BEGIN Data provided

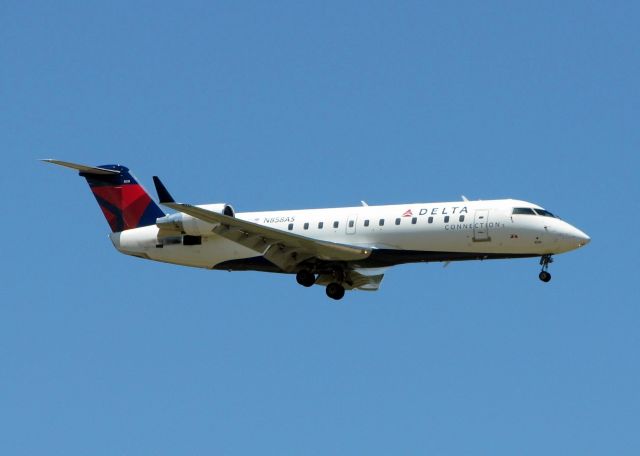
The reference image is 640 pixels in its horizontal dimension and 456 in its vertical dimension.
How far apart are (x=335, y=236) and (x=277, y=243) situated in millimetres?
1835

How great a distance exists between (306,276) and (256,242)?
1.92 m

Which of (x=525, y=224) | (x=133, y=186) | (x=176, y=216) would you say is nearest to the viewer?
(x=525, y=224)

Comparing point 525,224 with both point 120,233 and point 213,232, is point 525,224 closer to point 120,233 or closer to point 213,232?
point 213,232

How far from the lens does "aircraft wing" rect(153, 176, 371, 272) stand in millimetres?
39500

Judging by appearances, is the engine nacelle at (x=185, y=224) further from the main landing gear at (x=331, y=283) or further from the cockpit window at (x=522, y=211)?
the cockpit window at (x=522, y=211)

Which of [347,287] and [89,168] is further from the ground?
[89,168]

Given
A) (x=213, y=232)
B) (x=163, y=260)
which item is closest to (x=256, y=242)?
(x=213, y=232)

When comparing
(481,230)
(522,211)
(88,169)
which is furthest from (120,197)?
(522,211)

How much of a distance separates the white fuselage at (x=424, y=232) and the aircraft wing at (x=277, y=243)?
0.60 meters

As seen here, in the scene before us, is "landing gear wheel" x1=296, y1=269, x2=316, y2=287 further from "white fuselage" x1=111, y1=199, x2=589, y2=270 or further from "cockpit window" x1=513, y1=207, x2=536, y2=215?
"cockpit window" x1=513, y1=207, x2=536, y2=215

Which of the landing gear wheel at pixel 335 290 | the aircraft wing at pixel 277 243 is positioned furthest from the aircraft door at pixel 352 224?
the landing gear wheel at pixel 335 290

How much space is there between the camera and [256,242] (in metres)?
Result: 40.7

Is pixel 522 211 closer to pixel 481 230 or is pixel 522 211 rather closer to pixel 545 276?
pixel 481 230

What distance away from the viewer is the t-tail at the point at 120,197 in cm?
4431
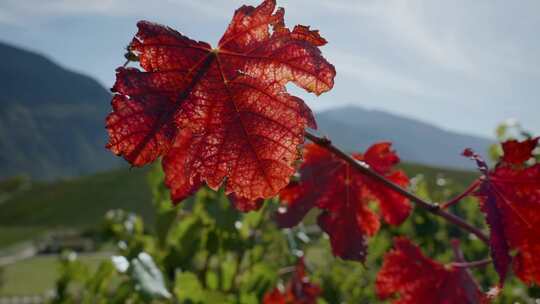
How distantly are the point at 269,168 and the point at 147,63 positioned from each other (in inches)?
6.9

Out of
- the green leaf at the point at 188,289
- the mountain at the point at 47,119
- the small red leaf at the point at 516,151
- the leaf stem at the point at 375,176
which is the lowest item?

END Data provided

**Aim of the task**
Report how many lines of the records above include the word "fuselage". Give only the number.

**Exercise result**
2